2. `s3:ObjectCreated:Put` is _never_ delivered.
The possibility of duplicate events are warned about a lot in the AWS ecosystem, and this sets up an expectation of "at-least-once" delivery.
If only; this is AWS. You pretty much need premium support just to tell them their products are broken. Before someone says "forums", the forums are a joke.
The title should be "Using s3 as storage and some side thingy that runs every minute as a scheduler".
Instead of doing the simple thing and running a server process that periodically checks some queue for tasks to execute, this "scheme" involves triggering a lambda function every minute, to do some IO operations on a distributed file store where the execution date metadata is embedded in the filenames to see if there is some task to execute. If there is, some more distributed IO operations are required to move the file to another part of the distributed file storage, where some listener will notice a new file was added and trigger the actual lambda function with the task-specific code...
But hey, you're not running any servers yourself...
As far as using a queue, lambda also supports triggering based on a queue.
Waking on items in queue would be better, though, and AWS has it built-in; the authors just did not use it for some reason.
Or you create a rule for a specific date / time. Any reason why that would not work?
Like Amazon's new SQS Lambda trigger you can then schedule a serverless function that's triggered by new items in the queue to have arbitrary scheduling of tasks.
Using their Python API it's pretty nice:
- set a CloudWatch scheduled rule to schedule a lambda.
- or set a rule to send an sns, subscribe a queue to the sns topic and subscribe a lambda to the queue.
Agree regarding sns, but in our case sns == s3
Why use S3? S3 events aren’t guaranteed. SNS was specifically designed for this use case.
https://docs.aws.amazon.com/AmazonCloudWatch/latest/events/S...
In dynamodb you can set TTL for a record. When the record expires it will fire event to your designated lambda. That's it. You simply write a record, wait for the record to expire and you get notified on your lambda.
https://docs.aws.amazon.com/AmazonCloudWatch/latest/events/S...
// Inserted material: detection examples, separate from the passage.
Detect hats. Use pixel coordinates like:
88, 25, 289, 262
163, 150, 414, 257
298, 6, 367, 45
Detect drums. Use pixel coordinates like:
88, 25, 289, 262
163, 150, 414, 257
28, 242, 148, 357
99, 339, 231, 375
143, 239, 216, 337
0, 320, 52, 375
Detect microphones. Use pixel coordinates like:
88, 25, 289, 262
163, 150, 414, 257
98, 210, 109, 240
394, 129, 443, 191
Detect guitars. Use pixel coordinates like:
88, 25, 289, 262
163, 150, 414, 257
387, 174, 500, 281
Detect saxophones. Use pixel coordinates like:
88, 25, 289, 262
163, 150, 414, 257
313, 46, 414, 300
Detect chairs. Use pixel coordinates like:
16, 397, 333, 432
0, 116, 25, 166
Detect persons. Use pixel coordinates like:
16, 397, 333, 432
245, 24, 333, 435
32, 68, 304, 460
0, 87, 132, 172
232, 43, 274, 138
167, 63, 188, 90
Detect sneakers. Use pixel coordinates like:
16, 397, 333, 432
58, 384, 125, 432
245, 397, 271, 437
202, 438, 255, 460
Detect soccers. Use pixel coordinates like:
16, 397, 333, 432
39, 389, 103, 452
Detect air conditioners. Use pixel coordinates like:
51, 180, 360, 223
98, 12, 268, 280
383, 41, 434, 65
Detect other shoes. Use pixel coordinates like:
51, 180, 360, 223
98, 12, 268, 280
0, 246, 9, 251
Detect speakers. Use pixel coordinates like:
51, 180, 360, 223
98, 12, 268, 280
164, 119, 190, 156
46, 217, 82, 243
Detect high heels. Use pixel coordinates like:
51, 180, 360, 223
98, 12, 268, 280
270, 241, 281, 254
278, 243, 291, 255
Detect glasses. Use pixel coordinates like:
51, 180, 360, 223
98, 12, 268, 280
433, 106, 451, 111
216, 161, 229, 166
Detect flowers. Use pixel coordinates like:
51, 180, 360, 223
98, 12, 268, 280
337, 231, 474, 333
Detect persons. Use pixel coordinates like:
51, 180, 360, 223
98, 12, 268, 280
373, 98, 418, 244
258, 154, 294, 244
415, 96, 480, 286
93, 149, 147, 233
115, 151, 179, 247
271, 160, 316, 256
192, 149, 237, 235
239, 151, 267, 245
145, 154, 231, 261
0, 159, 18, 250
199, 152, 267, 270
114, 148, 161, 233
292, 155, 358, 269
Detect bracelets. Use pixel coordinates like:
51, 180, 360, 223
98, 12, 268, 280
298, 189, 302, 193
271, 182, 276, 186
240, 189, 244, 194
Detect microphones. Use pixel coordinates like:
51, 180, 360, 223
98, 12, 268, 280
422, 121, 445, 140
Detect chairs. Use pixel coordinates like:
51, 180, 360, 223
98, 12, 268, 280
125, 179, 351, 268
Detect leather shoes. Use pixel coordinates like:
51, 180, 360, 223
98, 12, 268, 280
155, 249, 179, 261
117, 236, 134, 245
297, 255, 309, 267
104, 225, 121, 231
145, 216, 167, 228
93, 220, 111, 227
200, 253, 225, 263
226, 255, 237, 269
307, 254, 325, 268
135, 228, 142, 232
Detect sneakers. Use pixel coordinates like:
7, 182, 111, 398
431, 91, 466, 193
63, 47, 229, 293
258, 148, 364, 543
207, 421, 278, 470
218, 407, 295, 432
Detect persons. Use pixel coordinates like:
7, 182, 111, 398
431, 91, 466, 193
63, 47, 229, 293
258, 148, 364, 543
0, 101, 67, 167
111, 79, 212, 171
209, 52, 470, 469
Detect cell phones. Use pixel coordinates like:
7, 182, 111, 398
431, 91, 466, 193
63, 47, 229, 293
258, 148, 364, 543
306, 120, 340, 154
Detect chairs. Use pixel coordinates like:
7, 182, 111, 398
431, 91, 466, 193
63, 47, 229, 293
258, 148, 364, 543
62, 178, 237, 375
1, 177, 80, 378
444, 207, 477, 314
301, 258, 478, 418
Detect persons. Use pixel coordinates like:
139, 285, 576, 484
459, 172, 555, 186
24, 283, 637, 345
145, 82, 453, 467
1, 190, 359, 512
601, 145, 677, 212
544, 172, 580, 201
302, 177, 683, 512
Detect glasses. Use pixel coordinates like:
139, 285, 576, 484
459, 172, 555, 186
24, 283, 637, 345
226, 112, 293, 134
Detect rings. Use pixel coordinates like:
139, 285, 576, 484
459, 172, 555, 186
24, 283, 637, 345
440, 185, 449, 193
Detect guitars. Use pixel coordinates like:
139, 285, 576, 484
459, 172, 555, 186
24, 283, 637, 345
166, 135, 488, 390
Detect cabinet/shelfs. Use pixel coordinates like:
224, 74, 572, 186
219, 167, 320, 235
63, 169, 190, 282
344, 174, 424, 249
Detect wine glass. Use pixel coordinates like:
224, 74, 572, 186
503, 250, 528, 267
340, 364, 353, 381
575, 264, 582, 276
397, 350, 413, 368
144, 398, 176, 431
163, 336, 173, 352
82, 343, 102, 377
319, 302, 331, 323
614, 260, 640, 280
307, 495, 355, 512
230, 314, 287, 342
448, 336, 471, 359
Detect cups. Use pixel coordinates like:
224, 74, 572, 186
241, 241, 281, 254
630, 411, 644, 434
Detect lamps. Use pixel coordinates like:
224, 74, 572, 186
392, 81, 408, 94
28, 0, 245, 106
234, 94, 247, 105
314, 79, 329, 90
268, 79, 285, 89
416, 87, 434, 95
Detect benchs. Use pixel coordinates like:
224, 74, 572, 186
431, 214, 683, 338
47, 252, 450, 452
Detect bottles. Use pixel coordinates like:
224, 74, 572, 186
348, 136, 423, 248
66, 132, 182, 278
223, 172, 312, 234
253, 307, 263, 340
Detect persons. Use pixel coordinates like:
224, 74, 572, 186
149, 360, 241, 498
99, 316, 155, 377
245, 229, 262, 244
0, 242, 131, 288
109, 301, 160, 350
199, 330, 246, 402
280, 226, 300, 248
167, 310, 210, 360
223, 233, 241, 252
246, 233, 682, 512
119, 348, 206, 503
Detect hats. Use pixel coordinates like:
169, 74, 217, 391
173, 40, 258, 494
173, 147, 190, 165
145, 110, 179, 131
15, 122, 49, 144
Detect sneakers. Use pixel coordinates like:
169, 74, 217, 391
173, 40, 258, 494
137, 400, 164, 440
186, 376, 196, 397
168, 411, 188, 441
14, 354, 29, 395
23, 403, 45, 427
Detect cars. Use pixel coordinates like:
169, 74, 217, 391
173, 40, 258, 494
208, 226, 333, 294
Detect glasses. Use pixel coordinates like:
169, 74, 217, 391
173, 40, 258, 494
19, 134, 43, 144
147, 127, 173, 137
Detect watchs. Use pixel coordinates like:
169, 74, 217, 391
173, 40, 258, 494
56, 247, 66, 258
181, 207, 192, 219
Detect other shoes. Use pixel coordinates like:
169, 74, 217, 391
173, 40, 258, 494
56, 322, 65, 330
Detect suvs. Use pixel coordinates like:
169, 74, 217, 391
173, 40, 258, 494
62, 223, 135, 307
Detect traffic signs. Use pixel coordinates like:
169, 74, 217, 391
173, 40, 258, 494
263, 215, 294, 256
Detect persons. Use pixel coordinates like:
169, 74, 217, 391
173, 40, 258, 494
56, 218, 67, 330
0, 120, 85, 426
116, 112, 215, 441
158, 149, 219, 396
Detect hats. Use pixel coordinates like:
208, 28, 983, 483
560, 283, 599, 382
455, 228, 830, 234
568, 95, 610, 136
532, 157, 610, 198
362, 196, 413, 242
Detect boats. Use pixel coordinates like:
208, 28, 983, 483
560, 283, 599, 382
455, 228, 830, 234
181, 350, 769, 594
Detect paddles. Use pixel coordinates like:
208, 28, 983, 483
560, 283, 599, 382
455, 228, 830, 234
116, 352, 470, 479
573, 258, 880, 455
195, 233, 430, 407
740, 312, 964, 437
Now I kinda want to try that myself.
All Cloudwatch would have to do is implement a recurrence = 1 feature but I’m guessing it's not a common enough use case.
So when doing one-time events (by specifying a year) - the triggered lambda need to delete it.
Or have a hourly scheduled lambda to delete already fired one-time events.
Or maybe CloudWatch is so smart it can delete them by itself?
And if you really need more than 50 rules, it’s just a soft limit. You send a request to support and they will raise it.
And as with everything overly flexible, people will abuse it and build over-engineered solutions on top of it, when simpler solution is already present, but possibly not obvious or poorly documented.
https://docs.aws.amazon.com/cli/latest/reference/events/put-...
The data you attach will be included in the SNS message or the data that gets sent to the lambda handler.
You can put static JSON as an event from either the AWS Console, the CLI, or CloudFormation.